== Data under study ==
<<<<

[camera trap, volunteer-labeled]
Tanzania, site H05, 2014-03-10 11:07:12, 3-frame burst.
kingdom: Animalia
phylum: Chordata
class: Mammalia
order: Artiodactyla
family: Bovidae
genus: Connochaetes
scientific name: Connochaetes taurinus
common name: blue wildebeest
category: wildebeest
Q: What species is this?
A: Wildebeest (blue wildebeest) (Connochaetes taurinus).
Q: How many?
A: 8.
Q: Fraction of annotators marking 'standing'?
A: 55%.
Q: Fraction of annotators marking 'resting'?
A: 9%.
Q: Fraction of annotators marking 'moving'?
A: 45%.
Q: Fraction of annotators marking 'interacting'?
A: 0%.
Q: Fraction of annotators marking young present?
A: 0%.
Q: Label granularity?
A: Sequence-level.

>>>>
<<<<

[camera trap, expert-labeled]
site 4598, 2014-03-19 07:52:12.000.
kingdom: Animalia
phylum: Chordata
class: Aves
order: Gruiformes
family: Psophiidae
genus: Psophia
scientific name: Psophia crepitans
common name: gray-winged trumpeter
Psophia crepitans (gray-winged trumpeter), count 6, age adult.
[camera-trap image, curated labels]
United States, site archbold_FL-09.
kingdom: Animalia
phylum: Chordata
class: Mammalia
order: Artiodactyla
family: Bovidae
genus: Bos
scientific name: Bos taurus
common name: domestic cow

>>>>

== How to complete this task ==
Output the material above exactly, but only from the line that carries "[camera trap, volunteer-labeled]" through the line that carries "A: Sequence-level.".

== Solution for this exercise ==
[camera trap, volunteer-labeled]
Tanzania, site H05, 2014-03-10 11:07:12, 3-frame burst.
kingdom: Animalia
phylum: Chordata
class: Mammalia
order: Artiodactyla
family: Bovidae
genus: Connochaetes
scientific name: Connochaetes taurinus
common name: blue wildebeest
category: wildebeest
Q: What species is this?
A: Wildebeest (blue wildebeest) (Connochaetes taurinus).
Q: How many?
A: 8.
Q: Fraction of annotators marking 'standing'?
A: 55%.
Q: Fraction of annotators marking 'resting'?
A: 9%.
Q: Fraction of annotators marking 'moving'?
A: 45%.
Q: Fraction of annotators marking 'interacting'?
A: 0%.
Q: Fraction of annotators marking young present?
A: 0%.
Q: Label granularity?
A: Sequence-level.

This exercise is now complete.